Excerpts from a dataset:
__________________________________________________
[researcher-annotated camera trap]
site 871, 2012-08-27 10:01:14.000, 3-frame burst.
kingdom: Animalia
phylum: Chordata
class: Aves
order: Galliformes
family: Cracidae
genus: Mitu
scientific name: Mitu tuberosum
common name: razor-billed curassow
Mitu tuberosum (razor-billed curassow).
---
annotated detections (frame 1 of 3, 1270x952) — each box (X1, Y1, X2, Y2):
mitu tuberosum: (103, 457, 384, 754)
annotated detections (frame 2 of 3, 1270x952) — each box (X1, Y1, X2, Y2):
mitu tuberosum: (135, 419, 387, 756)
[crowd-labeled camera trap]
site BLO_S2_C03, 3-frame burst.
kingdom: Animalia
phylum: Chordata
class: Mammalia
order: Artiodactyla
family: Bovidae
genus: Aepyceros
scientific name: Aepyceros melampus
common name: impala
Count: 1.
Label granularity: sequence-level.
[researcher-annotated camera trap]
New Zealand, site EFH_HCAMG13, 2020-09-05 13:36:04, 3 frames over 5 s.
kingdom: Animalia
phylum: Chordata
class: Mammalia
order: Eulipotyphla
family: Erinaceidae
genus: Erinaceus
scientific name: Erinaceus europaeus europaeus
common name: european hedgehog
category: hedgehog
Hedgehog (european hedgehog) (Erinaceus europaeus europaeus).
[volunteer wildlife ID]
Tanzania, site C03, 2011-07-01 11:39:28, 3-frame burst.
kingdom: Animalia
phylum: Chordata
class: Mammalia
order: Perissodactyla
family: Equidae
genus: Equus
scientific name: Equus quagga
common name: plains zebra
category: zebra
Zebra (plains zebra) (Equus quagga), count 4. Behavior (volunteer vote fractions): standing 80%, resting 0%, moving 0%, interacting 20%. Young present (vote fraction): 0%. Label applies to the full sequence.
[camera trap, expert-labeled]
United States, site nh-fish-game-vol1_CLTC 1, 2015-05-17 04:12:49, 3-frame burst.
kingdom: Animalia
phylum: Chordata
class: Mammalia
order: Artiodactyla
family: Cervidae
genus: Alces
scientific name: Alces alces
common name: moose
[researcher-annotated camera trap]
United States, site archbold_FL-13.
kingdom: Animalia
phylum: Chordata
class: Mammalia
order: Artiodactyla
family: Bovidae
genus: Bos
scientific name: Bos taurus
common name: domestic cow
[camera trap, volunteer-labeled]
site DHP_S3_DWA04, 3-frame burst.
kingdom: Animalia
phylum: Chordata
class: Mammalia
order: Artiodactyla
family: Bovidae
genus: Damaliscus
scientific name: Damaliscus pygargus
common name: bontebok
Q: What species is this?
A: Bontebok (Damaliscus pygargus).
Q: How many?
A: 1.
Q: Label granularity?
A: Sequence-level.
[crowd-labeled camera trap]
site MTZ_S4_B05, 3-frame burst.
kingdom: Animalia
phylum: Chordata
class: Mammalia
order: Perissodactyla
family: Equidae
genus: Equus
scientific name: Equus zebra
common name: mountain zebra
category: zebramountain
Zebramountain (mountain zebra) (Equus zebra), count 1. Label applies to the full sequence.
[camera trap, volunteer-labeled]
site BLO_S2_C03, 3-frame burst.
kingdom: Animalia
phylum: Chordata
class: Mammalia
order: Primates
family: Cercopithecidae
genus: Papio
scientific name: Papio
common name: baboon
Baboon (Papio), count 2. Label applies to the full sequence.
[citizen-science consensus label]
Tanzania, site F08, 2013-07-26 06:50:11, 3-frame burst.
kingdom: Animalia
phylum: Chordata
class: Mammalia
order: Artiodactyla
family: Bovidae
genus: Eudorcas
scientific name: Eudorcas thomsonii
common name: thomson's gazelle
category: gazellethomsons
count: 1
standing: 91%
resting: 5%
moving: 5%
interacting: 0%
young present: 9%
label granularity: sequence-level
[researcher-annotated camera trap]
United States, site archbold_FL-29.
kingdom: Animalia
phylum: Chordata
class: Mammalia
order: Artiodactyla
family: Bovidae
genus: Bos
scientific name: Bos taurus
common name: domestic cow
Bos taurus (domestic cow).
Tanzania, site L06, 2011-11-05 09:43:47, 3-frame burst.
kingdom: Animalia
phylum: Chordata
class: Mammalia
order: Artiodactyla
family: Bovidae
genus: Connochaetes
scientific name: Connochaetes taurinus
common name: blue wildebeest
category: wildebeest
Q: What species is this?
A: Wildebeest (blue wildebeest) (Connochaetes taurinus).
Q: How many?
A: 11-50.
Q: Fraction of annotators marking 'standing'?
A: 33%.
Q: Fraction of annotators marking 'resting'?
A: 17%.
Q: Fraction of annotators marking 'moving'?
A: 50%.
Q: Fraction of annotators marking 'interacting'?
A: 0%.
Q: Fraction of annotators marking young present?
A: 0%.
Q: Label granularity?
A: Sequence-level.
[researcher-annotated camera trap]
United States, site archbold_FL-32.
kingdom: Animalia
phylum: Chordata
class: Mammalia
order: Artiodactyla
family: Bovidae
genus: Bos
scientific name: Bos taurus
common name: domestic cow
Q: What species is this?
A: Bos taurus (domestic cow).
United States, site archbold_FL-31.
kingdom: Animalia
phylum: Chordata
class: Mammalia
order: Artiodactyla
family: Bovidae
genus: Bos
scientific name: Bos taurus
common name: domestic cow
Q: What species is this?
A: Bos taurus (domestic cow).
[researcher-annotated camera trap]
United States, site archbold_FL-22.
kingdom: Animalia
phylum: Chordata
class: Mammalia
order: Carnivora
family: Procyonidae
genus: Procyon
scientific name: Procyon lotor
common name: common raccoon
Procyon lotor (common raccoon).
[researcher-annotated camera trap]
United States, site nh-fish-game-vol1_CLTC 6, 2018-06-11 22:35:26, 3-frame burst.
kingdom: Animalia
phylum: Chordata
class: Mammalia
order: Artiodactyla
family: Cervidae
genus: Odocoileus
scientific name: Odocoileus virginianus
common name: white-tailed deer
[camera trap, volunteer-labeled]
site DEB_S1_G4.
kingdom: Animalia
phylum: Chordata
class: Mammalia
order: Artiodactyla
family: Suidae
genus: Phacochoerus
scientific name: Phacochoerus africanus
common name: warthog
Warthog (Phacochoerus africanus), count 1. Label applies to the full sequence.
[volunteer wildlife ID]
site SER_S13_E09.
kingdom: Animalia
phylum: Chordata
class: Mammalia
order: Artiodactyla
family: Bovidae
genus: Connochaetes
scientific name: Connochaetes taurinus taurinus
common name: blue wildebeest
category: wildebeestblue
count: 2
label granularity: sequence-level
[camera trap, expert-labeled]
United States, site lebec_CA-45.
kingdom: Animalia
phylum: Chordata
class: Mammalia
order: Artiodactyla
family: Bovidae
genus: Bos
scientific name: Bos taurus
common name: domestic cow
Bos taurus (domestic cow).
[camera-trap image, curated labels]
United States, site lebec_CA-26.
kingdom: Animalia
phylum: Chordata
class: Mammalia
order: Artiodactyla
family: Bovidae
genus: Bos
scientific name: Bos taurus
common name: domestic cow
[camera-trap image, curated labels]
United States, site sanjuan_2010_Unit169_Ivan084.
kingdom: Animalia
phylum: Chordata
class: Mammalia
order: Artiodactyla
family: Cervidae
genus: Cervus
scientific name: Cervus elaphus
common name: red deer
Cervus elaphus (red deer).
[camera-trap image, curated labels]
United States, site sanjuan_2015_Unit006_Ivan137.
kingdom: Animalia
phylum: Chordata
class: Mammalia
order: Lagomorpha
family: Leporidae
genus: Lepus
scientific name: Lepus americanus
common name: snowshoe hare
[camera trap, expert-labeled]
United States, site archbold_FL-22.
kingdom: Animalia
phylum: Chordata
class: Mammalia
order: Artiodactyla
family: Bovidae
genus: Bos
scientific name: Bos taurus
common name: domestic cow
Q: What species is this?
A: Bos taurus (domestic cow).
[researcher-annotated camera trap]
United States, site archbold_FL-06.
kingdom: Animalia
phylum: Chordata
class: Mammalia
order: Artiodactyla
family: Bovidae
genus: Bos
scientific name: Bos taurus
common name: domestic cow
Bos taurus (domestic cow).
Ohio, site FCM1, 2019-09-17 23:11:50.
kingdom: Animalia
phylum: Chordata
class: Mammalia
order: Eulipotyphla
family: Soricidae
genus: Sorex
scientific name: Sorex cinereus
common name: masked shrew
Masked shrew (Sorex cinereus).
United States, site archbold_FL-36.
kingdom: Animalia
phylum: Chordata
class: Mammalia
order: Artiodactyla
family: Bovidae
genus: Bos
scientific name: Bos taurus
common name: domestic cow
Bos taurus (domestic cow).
__________________________________________________
The lines you need are those with the word "marking"; list them from the entries.

RESULT:
Q: Fraction of annotators marking 'standing'?
Q: Fraction of annotators marking 'resting'?
Q: Fraction of annotators marking 'moving'?
Q: Fraction of annotators marking 'interacting'?
Q: Fraction of annotators marking young present?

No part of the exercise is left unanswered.